Assigned task:
Across the entries that follow, count each line holding "POINT" and state the total alone.

(Extracted page text data)
= Beginning of Section =

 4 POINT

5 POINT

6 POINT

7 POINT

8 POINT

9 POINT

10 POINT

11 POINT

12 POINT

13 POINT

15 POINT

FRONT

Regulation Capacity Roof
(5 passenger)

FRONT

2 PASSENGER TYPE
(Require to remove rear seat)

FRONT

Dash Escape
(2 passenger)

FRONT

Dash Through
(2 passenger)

= End of Section =
= Beginning of Section =

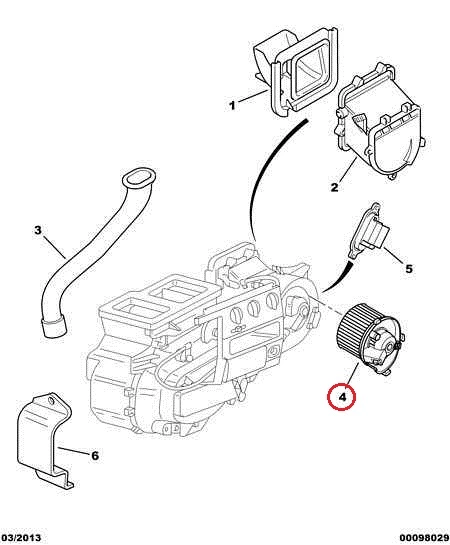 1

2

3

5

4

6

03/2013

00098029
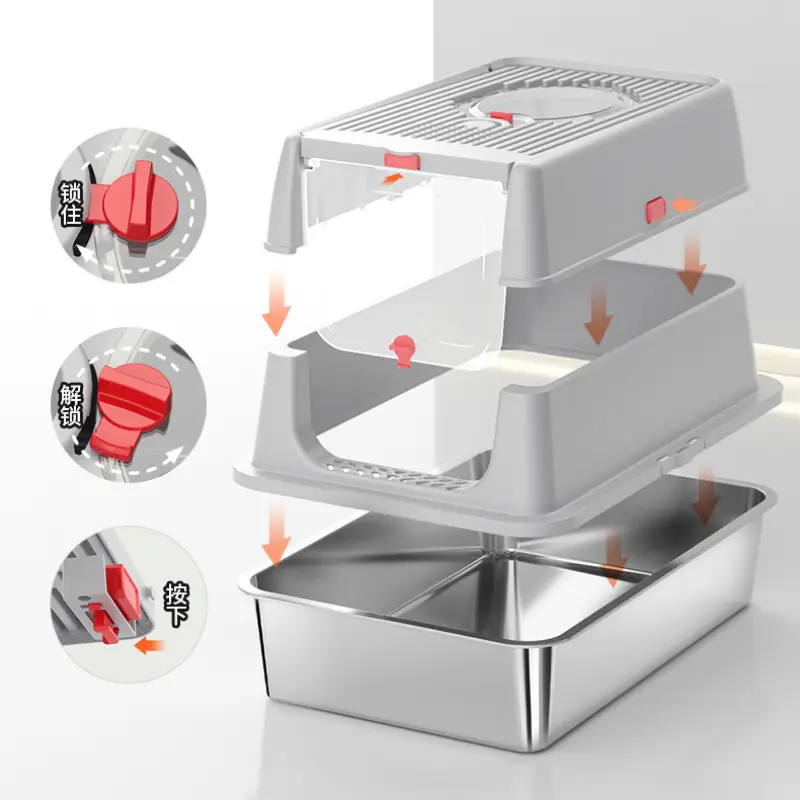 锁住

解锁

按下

= End of Section =
= Beginning of Section =

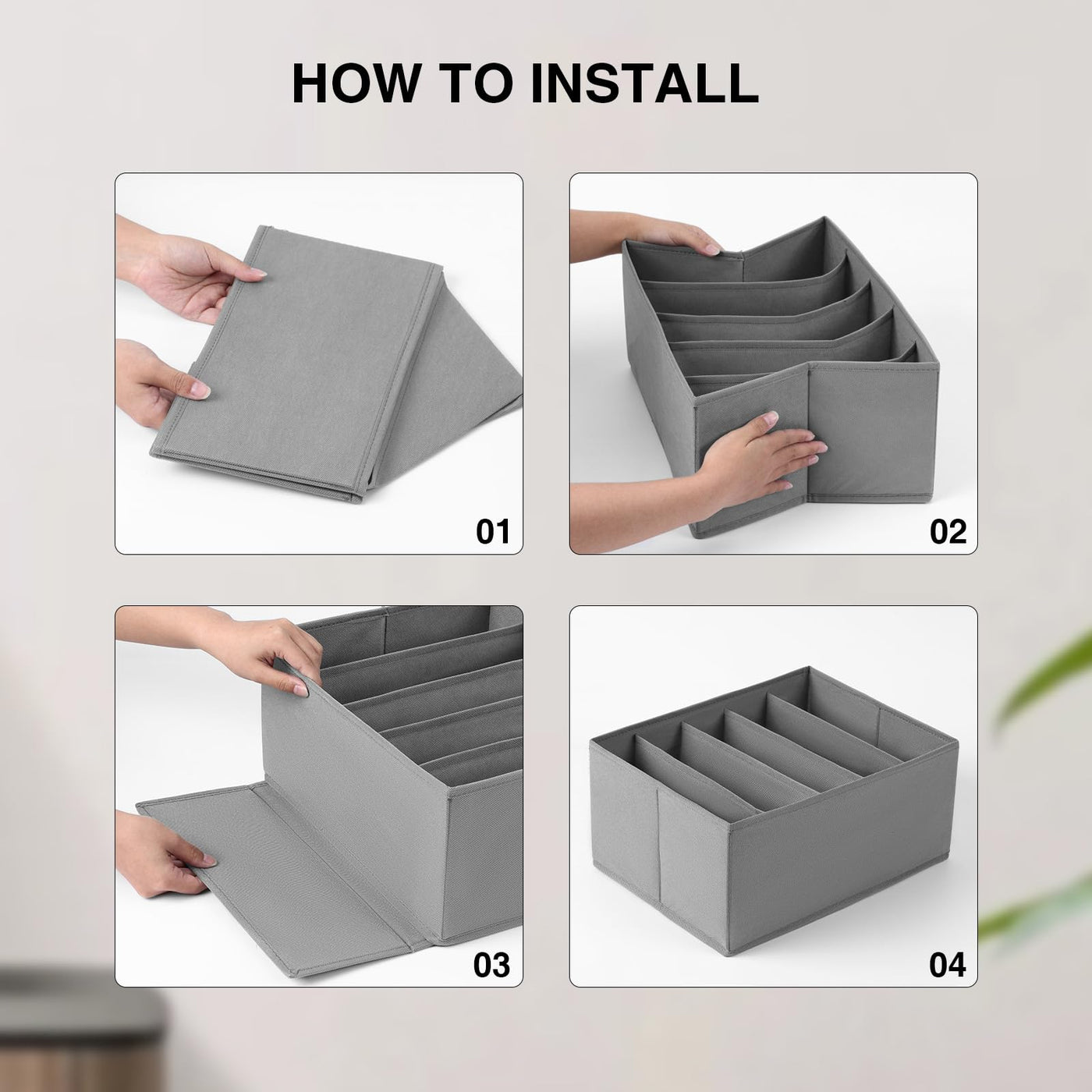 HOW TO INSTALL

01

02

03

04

= End of Section =

Response:
11